==== Data records
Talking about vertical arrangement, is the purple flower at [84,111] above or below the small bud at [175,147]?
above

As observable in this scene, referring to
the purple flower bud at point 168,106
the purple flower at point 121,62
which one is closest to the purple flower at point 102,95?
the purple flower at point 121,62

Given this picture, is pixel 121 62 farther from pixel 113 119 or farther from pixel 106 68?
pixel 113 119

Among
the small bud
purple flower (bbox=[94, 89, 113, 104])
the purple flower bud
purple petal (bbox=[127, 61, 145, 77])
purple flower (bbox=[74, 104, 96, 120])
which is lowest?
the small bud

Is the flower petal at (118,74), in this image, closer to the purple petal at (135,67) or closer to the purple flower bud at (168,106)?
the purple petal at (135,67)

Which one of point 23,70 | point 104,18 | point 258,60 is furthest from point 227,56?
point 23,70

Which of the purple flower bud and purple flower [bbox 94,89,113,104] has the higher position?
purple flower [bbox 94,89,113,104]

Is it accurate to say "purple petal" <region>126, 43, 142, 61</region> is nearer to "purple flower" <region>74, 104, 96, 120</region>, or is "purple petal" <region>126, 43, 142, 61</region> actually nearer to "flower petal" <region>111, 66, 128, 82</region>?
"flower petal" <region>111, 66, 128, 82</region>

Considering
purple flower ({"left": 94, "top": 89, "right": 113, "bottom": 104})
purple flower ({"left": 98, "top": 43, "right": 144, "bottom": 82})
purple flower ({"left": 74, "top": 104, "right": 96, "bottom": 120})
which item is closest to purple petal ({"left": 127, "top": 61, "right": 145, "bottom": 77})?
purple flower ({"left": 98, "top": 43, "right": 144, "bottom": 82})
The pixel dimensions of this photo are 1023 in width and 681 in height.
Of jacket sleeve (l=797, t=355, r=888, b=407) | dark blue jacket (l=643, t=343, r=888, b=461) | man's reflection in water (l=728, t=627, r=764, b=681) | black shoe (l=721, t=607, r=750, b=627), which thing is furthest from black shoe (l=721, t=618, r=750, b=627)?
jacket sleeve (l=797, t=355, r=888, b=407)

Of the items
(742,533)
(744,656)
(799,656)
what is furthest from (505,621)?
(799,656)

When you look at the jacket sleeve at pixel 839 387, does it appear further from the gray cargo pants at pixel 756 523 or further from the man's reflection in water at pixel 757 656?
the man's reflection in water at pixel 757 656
========
◆ **Task directions**:
Format the entries from the line with "Of the items" through the end of the entries as a Markdown table with the columns Row and Line, leaving out blank lines.

◆ **Solution to this exercise**:
| Row | Line |
|---|---|
| 1 | Of the items |
| 2 | (742,533) |
| 3 | (744,656) |
| 4 | (799,656) |
| 5 | what is furthest from (505,621)? |
| 6 | (799,656) |
| 7 | When you look at the jacket sleeve at pixel 839 387, does it appear further from the gray cargo pants at pixel 756 523 or further from the man's reflection in water at pixel 757 656? |
| 8 | the man's reflection in water at pixel 757 656 |